GASTRO&HEPA-News
Die metabolisch assoziierte steatotische
Lebererkrankung (MASLD) ist die häufigste chronische Lebererkrankung in
Europa, wobei etwa 40% der erwachsenen Allgemeinbevölkerung in
Österreich eine Steatose der Leber („Verfettung der Leber“) aufweisen.
Klinisch
entscheidend ist dabei weniger die reine Steatose als vielmehr das
individuelle Progressionsrisiko: Ein Teil der Betroffenen entwickelt
eine progrediente Fibrose bis zur Zirrhose, und die Mehrzahl der sowohl
leberassoziierten als auch kardiometabolischen Komplikationen ist eng an
die Fibroseentwicklung, aber auch die Kontrolle der metabolischen
Komorbiditäten geknüpft. MASLD ist damit nicht primär als isolierte
Lebererkrankung zu verstehen, sondern als Teil des
hepato-metabolisch-kardiorenalen Syndroms mit Public Health-Relevanz.

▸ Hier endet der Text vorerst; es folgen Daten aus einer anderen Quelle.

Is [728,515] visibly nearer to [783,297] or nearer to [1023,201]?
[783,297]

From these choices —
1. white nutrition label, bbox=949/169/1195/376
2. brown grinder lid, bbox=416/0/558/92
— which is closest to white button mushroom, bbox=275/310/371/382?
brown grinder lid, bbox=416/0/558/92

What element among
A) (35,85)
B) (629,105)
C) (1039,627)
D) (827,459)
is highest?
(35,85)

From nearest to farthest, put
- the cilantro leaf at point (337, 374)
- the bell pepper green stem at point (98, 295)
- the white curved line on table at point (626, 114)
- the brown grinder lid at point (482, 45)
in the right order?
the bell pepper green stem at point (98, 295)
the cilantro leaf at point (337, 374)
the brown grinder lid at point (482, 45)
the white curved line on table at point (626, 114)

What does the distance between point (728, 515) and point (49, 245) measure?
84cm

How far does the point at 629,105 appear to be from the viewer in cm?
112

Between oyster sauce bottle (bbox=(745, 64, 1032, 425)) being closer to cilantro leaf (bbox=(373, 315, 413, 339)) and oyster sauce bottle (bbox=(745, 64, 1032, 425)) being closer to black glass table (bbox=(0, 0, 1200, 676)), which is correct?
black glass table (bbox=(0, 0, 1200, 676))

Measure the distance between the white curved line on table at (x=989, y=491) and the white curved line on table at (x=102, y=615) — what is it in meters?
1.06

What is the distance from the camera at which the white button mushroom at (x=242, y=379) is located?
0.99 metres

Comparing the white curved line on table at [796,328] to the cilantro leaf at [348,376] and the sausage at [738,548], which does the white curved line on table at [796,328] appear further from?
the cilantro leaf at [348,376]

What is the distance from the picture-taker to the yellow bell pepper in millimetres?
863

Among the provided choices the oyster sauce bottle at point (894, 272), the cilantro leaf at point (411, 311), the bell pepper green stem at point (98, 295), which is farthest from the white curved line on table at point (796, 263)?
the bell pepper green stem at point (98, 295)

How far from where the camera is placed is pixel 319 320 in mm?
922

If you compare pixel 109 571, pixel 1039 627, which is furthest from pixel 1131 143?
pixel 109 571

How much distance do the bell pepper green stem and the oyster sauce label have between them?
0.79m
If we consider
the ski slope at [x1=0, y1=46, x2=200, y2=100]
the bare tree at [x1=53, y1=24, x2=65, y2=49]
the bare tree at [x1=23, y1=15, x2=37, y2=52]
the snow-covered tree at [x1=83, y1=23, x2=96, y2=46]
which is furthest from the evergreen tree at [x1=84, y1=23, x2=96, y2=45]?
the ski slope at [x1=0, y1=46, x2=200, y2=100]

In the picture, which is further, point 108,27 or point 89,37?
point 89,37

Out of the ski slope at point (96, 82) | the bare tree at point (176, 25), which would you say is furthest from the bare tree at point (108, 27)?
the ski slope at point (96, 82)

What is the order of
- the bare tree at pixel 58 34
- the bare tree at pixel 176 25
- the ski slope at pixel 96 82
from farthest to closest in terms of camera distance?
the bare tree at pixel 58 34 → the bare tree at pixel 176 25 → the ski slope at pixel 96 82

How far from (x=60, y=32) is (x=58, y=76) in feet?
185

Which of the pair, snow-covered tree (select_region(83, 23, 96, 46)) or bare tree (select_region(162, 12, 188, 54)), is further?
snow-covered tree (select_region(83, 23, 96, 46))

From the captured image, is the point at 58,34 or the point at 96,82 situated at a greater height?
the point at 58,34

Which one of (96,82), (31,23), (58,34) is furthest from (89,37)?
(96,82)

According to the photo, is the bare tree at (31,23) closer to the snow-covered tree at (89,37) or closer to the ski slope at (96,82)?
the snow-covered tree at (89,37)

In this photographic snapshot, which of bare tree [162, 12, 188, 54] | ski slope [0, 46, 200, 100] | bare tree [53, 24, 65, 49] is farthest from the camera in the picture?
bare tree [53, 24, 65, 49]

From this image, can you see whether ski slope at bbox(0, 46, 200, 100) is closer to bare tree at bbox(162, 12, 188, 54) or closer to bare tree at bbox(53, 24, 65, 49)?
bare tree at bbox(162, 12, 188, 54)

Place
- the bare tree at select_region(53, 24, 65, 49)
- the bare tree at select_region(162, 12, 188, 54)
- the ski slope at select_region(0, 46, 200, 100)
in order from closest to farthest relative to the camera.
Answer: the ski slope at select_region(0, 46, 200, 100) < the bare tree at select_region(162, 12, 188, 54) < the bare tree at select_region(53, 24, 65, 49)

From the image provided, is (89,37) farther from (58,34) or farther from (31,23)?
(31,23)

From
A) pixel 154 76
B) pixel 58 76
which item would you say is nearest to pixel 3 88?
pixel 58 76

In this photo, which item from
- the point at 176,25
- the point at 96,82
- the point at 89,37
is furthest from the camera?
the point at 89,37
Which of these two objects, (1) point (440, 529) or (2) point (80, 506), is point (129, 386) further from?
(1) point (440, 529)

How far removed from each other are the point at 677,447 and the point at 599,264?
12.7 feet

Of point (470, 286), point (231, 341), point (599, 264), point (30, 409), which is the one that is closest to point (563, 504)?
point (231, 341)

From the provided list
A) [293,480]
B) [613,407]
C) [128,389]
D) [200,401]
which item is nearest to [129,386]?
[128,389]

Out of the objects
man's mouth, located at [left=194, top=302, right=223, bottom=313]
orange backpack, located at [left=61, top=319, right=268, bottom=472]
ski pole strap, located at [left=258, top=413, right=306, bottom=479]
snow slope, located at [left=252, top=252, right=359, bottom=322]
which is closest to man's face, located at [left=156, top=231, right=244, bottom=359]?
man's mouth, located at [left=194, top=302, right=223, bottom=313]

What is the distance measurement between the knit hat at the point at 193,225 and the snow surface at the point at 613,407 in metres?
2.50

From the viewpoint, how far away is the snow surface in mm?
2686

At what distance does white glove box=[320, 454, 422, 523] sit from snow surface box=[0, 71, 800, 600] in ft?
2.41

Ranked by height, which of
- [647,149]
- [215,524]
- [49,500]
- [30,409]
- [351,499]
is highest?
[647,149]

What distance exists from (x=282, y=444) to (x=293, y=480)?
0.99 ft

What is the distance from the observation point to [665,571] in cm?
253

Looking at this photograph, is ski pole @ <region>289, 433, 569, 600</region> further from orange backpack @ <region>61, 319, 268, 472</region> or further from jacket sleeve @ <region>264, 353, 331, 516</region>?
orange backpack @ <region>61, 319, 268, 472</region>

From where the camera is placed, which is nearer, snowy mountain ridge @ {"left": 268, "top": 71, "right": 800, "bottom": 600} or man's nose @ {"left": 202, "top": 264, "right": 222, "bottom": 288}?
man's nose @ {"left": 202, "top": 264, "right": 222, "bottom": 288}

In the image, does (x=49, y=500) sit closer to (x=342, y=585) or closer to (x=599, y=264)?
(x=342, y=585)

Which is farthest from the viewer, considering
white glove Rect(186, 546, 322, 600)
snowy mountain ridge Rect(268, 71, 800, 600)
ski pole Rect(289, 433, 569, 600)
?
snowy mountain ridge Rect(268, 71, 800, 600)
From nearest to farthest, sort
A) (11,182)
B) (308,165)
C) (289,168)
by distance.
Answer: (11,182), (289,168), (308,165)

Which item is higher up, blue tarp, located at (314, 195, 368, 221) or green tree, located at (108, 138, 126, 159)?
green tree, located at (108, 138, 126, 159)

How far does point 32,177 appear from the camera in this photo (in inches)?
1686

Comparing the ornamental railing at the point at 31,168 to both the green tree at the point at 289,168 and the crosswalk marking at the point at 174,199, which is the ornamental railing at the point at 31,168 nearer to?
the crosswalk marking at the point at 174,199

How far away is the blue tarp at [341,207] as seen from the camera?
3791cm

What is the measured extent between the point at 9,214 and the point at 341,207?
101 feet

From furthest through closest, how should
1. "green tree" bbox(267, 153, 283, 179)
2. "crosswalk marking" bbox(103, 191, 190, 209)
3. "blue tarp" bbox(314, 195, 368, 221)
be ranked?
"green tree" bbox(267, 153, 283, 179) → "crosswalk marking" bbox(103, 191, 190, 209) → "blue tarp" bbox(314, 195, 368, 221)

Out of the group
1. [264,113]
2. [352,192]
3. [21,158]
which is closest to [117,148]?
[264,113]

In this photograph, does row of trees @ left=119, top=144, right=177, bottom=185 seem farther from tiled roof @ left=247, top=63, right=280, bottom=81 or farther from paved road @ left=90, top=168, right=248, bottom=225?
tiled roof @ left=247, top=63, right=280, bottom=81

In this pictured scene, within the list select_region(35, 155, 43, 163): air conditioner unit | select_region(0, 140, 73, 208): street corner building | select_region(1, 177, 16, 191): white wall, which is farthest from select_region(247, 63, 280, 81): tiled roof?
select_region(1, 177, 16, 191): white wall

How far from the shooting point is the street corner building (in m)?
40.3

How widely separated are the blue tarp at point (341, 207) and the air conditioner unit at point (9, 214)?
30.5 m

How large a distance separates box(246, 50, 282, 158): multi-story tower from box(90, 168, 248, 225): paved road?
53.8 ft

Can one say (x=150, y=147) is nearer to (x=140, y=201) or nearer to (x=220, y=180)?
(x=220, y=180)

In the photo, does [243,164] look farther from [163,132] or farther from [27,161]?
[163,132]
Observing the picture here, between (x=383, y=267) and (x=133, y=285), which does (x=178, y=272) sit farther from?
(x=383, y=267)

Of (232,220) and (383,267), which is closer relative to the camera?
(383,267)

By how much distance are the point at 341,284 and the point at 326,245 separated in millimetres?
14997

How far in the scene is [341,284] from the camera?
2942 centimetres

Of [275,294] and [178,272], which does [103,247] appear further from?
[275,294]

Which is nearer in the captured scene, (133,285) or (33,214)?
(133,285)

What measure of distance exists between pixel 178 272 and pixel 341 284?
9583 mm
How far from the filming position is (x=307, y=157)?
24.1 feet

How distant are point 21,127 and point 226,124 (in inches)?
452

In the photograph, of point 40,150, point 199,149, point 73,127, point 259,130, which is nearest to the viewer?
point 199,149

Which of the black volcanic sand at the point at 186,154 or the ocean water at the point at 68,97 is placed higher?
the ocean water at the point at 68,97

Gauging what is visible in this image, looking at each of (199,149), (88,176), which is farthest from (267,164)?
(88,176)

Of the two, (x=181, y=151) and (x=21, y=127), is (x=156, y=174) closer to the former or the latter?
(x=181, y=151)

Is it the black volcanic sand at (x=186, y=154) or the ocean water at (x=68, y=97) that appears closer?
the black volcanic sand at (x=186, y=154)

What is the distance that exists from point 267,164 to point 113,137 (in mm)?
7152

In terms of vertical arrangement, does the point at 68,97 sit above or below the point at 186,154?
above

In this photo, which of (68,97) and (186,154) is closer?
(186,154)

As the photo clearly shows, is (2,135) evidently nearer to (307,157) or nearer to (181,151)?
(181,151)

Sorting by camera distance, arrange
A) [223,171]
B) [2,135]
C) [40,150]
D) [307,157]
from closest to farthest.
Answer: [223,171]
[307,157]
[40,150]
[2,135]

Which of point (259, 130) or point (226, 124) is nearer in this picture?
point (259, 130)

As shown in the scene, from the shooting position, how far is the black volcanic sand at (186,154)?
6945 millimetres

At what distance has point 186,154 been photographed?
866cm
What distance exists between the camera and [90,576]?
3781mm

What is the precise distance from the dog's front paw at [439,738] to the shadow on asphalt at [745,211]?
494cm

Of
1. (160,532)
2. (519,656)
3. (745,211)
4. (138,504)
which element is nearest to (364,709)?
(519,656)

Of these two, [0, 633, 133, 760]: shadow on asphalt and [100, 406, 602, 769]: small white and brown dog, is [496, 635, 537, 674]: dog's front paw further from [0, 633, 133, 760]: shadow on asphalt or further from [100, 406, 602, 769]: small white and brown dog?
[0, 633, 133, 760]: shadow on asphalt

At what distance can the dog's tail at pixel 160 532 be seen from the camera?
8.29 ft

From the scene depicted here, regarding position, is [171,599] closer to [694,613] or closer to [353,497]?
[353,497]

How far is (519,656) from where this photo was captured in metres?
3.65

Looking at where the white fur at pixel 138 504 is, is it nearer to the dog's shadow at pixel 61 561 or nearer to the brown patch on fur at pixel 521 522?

Dementsprechend sind Interventionen im Bereich des Lebensstils immer die
Grundlage zur Therapie der Erkrankung.
Progressionsrisiko ist multifaktoriell und clustert sich nach bestimmten Phänotypen
Das
Fortschreiten der Erkrankung wird durch ein Zusammenspiel aus
genetischer Prädisposition, Komorbiditäten (insbesondere Adipositas,
Typ-2-Diabetes, Dyslipidämie), Lebensstilfaktoren (Ernährungsmuster,
körperliche Inaktivität) sowie Modulatoren wie Darm-Leber-Achse,
Medikamente und Alkohol beeinflusst.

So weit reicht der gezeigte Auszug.